Dr Sandra Engels on meteor impact

Sandra Engels “We have particles of the last meal of this primate, and we analysed it with very high magnification and we found the oval outline of a seed which is part of a fruit. Because we found it in the gut of this primate, we know that it fed on fruit.”

Dr Sandra Engels
Dr Sandra Engels

3-D scans of its teeth make it clear that fruit was a major part of its diet. This animal was a specialised fruit-eater.

Sandra Engels “If we take a closer look to the shape of the teeth, we have structures as deep basins or rounder cusps that are at the right tools to break up fruit.”

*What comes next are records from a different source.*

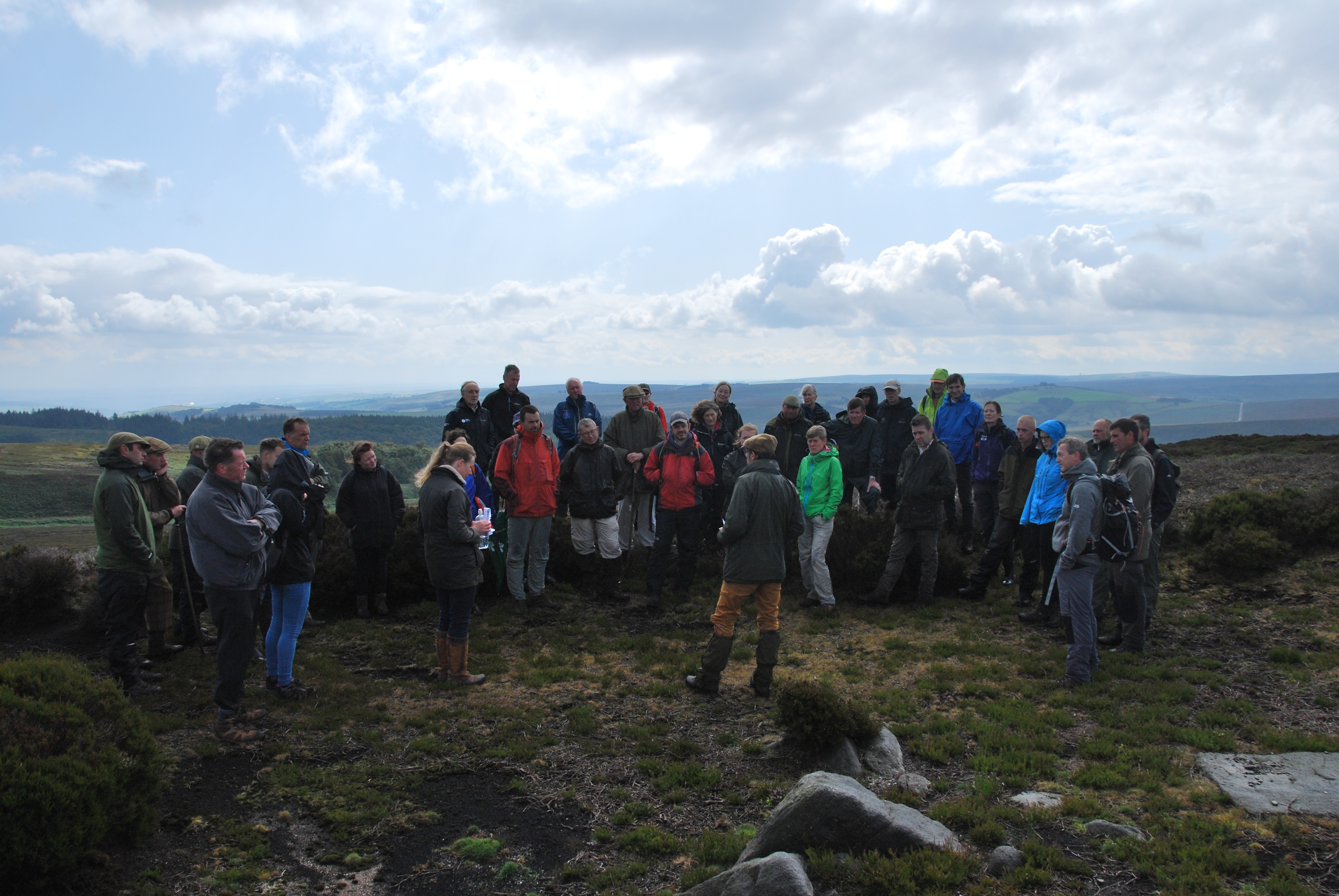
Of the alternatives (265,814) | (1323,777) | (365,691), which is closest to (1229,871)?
(1323,777)

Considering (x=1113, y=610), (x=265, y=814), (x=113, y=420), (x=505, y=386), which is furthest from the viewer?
(x=113, y=420)

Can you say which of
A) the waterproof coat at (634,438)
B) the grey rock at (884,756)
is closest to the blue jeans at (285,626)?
the waterproof coat at (634,438)

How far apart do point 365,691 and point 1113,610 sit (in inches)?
344

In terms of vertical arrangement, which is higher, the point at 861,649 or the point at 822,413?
the point at 822,413

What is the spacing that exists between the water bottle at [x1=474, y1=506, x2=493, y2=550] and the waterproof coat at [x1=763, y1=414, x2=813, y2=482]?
426 centimetres

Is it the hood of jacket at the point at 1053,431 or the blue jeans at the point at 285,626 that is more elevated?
the hood of jacket at the point at 1053,431

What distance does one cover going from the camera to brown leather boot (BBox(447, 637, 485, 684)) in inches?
275

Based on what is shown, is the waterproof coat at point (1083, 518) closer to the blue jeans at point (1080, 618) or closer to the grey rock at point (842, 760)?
the blue jeans at point (1080, 618)

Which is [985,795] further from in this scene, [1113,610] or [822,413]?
[822,413]

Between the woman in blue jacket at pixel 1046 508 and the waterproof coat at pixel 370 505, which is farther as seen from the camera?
the waterproof coat at pixel 370 505

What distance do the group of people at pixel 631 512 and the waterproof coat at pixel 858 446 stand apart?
0.03 meters

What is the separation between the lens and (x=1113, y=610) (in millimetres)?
9055

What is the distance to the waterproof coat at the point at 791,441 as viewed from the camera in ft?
35.8

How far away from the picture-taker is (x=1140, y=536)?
23.4ft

47 million years ago, large, fleshy fruit like this had only recently been developed by plants. It was one of the ways in which they had adapted to the new dense forest environments.

Colourful Toucan
Colourful Toucan

Many early plants relied on the wind to distribute their seeds. But in the forest, there is little or no wind, so they had a problem. They solved it by recruiting the help of birds, and they did that by wrapping their seeds in an edible, sweet flesh, fruit. Birds carried the seeds in their stomachs and eventually deposited them elsewhere in the forest.

Primates exploit cosy Arrangements

The primates had clearly begun to exploit this cosy arrangement, but to take full advantage of life after the meteor impact, they needed to improve their vision. During the age of the dinosaurs, when the mammals were largely nocturnal, they had developed better night vision, but sacrificed a feature not needed in the dark. The ability to see colour. Today, most mammals still see the world largely in black and white. But the reptiles and their cousins, the birds, retained excellent colour vision. And the fruit-bearing plants had evolved a signalling arrangement to match.

Colour Coded Fruit
Colour-Coded Fruit

There’s no point in having your seeds distributed before they are fully formed. So, the plants evolved a colour-coding system to show when that was. This plant, for example, here is a young fruit still growing. Its flesh is hard and bitter, and it’s green. But this fruit is fully formed. Its flesh is good to eat, soft, and the seed within is ready to go. And it’s red.

To spot a flash of red colour in amongst the green foliage is easy for a bird or a reptile. But for a mammal, with their night-time vision, red and green are indistinguishable. Then, remarkably, some of the primates managed a feat no other mammal has achieved. They put evolution into reverse and re-acquired colour vision.

The common ancestor of this monkey, and of me, lived up in the trees in the daylight. And they quickly evolved the ability to see colour, and therefore, to know which was ripe and which was unripe fruit, and so take advantage of the system that had already been worked out between the birds and the plants.